### CONSIGNE
Repérez dans le matériel ci-dessous chaque ligne où figure le mot « panes », puis recopiez ces lignes telles quelles.

********

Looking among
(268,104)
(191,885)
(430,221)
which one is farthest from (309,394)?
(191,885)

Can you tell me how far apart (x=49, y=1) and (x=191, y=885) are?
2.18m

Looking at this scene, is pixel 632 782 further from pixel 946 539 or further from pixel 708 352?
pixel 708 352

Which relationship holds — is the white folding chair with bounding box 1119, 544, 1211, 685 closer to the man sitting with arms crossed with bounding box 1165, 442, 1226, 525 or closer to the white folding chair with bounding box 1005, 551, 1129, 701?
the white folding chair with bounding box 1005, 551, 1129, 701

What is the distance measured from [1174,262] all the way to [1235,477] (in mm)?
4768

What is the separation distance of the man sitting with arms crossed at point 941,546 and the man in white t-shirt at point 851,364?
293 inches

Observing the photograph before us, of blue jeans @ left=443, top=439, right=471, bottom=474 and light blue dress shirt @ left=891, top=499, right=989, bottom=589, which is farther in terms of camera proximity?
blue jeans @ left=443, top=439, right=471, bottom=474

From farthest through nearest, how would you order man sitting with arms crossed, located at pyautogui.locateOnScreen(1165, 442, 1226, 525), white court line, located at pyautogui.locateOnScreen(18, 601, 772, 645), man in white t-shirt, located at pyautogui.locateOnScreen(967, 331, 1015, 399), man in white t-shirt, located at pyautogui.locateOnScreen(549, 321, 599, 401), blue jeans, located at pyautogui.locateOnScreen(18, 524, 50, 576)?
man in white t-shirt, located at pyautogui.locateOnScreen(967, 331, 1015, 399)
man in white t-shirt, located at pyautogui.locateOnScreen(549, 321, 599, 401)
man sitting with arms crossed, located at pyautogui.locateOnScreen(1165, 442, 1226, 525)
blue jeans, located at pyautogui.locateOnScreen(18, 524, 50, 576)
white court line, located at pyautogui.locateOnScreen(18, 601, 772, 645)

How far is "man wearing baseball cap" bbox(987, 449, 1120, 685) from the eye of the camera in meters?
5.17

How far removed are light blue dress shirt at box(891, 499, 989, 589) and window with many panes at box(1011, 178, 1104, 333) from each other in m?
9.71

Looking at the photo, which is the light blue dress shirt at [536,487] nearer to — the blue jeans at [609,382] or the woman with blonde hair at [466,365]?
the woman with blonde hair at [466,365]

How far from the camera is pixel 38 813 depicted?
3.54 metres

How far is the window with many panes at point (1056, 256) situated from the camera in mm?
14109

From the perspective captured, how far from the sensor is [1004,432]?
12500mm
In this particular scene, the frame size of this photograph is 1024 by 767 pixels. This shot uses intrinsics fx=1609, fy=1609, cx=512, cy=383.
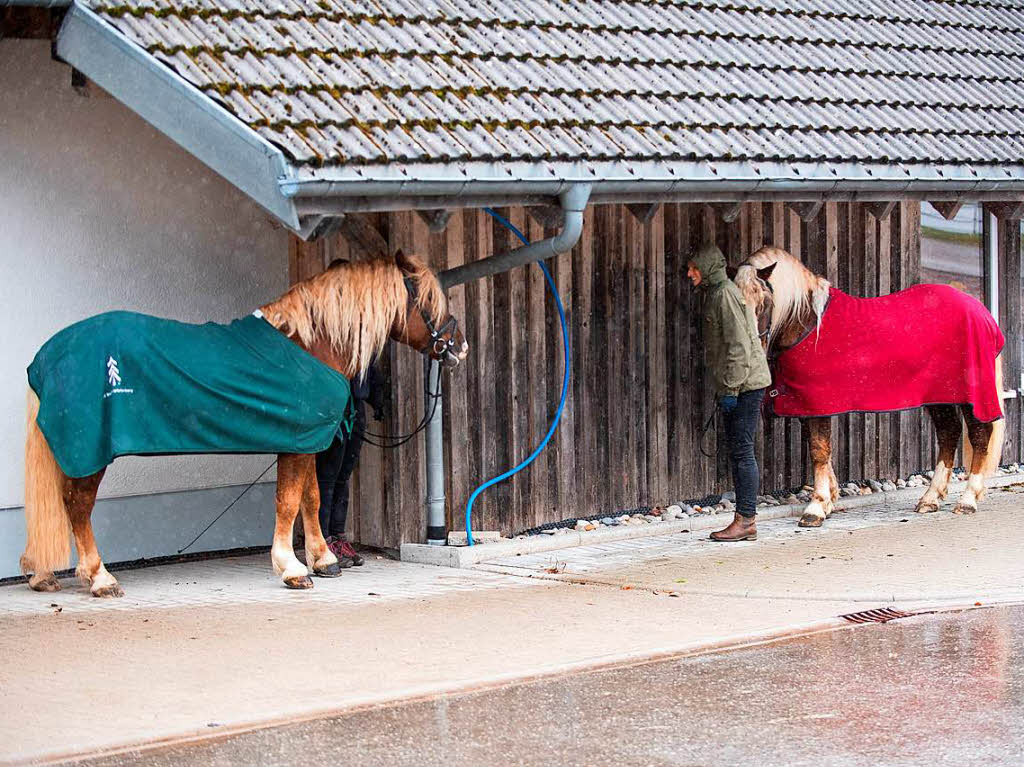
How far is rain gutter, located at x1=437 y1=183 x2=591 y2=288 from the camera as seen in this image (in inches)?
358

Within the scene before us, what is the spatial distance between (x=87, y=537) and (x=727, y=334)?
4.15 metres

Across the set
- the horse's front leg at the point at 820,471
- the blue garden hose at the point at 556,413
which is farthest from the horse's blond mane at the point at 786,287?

********

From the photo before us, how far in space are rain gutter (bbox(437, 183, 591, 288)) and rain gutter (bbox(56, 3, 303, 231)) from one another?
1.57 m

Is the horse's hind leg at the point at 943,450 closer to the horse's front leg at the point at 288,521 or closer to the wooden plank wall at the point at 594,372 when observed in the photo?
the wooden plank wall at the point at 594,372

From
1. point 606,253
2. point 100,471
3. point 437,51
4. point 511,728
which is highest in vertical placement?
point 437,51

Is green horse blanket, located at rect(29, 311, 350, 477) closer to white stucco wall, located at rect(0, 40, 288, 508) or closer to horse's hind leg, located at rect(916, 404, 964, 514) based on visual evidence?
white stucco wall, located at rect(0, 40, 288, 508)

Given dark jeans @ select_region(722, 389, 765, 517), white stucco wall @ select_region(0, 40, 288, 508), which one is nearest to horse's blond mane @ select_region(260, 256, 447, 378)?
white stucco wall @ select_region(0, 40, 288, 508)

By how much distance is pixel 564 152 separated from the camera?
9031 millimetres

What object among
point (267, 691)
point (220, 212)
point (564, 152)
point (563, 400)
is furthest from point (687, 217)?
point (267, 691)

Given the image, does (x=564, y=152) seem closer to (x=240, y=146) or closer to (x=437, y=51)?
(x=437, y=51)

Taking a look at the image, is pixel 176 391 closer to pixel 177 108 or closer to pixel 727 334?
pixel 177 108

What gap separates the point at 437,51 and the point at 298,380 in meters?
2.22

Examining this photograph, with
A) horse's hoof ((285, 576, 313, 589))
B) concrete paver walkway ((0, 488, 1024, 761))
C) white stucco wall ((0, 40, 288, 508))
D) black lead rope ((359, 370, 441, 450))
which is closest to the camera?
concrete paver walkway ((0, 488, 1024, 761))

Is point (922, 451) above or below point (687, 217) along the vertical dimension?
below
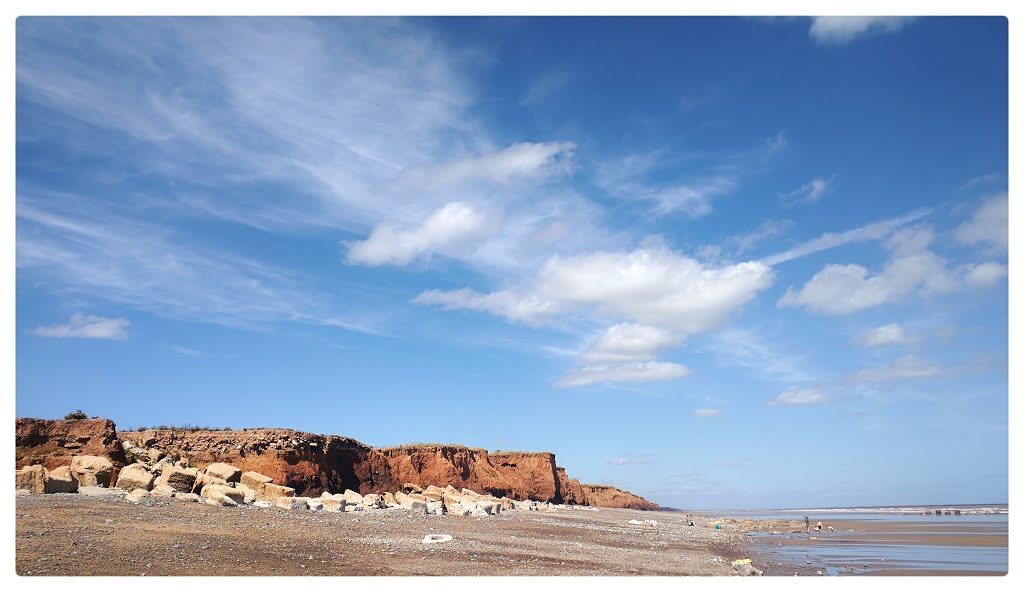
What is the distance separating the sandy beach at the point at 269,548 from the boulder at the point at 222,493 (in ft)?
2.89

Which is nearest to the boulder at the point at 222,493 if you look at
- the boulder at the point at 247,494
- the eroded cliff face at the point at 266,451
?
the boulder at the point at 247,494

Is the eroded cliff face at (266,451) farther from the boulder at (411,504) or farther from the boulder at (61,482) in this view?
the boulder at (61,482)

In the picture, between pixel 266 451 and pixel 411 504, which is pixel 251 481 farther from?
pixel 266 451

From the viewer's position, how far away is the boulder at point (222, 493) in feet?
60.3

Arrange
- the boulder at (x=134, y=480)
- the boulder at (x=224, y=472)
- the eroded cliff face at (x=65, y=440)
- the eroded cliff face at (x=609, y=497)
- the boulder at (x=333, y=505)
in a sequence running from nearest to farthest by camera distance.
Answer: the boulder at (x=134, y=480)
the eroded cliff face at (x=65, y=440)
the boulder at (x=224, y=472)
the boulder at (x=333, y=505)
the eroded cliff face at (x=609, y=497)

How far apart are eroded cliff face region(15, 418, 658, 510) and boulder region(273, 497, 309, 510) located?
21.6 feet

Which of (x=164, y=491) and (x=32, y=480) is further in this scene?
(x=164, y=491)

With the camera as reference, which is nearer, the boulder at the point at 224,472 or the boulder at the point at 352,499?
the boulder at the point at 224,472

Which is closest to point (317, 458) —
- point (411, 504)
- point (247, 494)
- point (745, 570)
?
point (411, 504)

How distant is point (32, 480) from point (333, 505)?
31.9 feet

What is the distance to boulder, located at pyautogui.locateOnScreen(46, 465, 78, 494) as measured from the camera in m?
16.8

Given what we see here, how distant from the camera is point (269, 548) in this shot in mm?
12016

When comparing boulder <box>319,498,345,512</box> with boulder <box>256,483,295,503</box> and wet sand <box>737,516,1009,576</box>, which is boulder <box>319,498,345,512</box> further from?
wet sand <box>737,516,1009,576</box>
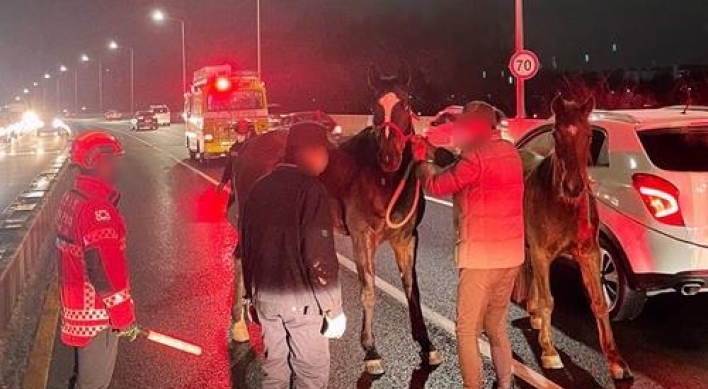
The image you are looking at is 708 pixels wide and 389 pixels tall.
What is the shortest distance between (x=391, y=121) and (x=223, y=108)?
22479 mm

********

### CORRIGÉ
How far removed are light blue dress shirt at box(891, 499, 989, 589) and window with many panes at box(1011, 178, 1104, 333) from each other in m?
How far is the window with many panes at point (1056, 256) situated from the camera in mm?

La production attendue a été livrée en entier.